Präsident Seguro legt Veto gegen Verbot ‚ideologischer‘ Flaggen auf öffentlichen Gebäuden ein und schickt Gesetzentwurf ans Parlament zurück
Präsident António José Seguro hat einen Gesetzentwurf ohne Ausfertigung ans Parlament zurückgeschickt und damit einen Vorstoß der Rechten blockiert, das Zeigen ‚ideologischer, parteipolitischer oder vereinsmäßiger‘ Flaggen auf öffentlichen Gebäuden zu verbieten.
Das Veto
Präsident António José Seguro hat das Dekret am Abend des 10. Juni ohne Verkündung an die Versammlung der Republik zurückgeschickt, wie aus einer knappen Mitteilung auf der Website der Präsidentschaft hervorgeht. Die Mitteilung bestätigte, dass die Rückgabe von einer begründeten Stellungnahme begleitet wurde, diese wird jedoch erst nach ihrer Verlesung im Parlament veröffentlicht. Dies ist Seguros erstes politisches Veto gegen einen parlamentarischen Gesetzentwurf; zuvor hatte er bereits ein Gesetz zur Nebenstrafe des Staatsangehörigkeitsverlusts aus Verfassungsgründen abgelehnt.

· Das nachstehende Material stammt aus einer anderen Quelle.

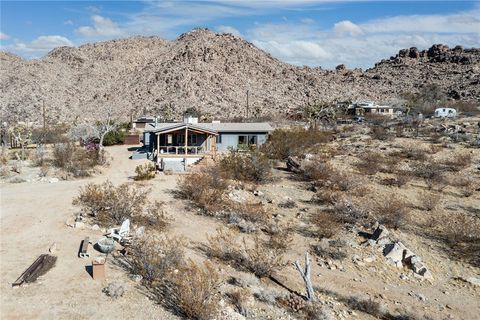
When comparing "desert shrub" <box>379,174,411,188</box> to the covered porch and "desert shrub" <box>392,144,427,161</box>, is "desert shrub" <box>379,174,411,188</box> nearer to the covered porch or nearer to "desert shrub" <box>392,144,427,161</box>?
"desert shrub" <box>392,144,427,161</box>

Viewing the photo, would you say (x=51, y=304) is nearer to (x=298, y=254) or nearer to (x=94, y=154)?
(x=298, y=254)

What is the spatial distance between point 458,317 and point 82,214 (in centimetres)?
1307

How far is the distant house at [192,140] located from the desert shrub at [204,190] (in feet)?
24.7

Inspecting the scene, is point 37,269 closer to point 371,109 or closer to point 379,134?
point 379,134

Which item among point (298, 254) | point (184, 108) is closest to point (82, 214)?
point (298, 254)

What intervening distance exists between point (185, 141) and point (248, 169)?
27.5 ft

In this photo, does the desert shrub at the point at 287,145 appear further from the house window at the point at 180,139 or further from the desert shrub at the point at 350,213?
the desert shrub at the point at 350,213

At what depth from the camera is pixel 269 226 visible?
17.5 m

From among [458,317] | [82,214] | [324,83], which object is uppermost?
[324,83]

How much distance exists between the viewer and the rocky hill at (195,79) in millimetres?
88438

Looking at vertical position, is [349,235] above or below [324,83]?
below

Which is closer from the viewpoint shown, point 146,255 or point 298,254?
point 146,255

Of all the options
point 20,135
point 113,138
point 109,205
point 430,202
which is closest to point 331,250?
point 430,202

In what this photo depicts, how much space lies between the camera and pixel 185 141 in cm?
3206
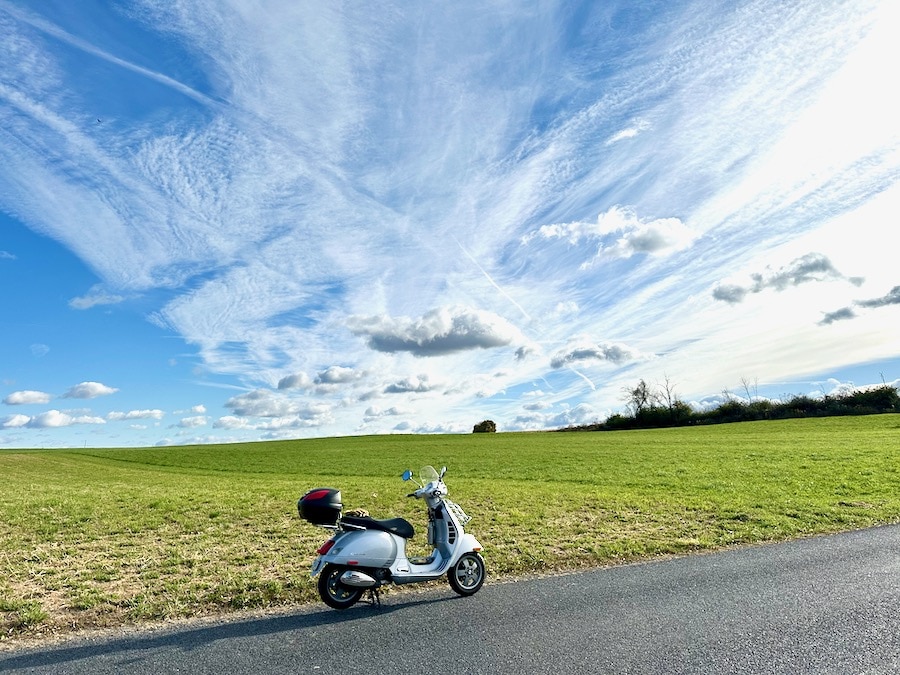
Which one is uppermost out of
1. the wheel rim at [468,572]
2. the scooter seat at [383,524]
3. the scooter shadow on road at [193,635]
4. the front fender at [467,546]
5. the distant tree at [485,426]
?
the distant tree at [485,426]

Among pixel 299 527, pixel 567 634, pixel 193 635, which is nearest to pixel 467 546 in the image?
pixel 567 634

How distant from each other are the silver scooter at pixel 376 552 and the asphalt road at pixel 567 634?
0.32 meters

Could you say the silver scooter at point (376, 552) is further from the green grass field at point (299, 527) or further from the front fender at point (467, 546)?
the green grass field at point (299, 527)

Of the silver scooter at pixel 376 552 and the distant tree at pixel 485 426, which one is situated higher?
the distant tree at pixel 485 426

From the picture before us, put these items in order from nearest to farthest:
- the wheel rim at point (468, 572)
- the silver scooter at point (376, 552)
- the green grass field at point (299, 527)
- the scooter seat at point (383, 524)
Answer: the silver scooter at point (376, 552), the scooter seat at point (383, 524), the wheel rim at point (468, 572), the green grass field at point (299, 527)

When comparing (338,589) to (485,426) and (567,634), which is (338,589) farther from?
(485,426)

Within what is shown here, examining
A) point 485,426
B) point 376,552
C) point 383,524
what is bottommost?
point 376,552

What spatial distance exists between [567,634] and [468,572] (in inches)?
89.4

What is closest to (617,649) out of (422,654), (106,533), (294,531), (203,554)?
(422,654)

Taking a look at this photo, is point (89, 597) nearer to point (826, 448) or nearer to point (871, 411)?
point (826, 448)

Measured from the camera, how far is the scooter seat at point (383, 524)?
8195 millimetres

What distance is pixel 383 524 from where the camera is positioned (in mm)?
8336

Was der Gesetzentwurf vorsah
Der Gesetzentwurf, der am 17. April mit den Stimmen von PSD, Chega und CDS-PP vom Parlament verabschiedet wurde, zielte darauf ab, das „Zeigen, Aufstellen oder Hissen“ von Flaggen „ideologischer, parteipolitischer oder vereinsmäßiger Art, unabhängig von ihrer Rechtsform“ auf öffentlichen Gebäuden zu verbieten, ebenso wie Abzeichen „ausländischer Herkunft, außer im Rahmen offizieller diplomatischer oder protokollarischer Akte“. Nach den vorgeschlagenen Regeln wären nur die Nationalflagge, die Flagge der Europäischen Union sowie „institutionelle und heraldische Flaggen“ staatlicher Stellen, autonomer Regionen, lokaler Behörden, der Streitkräfte und der Sicherheitskräfte erlaubt gewesen. Historische Vorgängerflaggen und Flaggen, die an offizielle institutionelle, bildungsbezogene oder Anerkennungsprogramme gebunden sind, wären ausgenommen gewesen. Das Gesetz hätte für alle Gebäude, Denkmäler, Anlagen, Masten, Fassaden und Innenräume offizieller Nutzung gegolten, die den souveränen Organen, der unmittelbaren und mittelbaren Staatsverwaltung, den autonomen Regionen, den lokalen Behörden und anderen öffentlichen Einrichtungen gehören oder diesen zugewiesen sind.
Parlamentarischer Weg
Etwa einen Monat vor der April-Abstimmung debattierte das Parlament über separate Gesetzentwürfe von Chega und CDS-PP zum Verbot von Flaggen ‚ideologischer Bewegungen‘ auf öffentlichen Gebäuden. Chegas Entwurf wurde abgelehnt, der CDS-PP-Entwurf ohne Abstimmung an den Ausschuss überwiesen. Der Ersatztext des Ausschusses für Verfassungsangelegenheiten, Rechte, Freiheiten und Garantien wurde dann im Plenum in der abschließenden Gesamtabstimmung angenommen, wobei PSD, Chega und CDS-PP dafür stimmten; PS, PAN, Livre, BE und PCP dagegen; IL enthielt sich der Stimme.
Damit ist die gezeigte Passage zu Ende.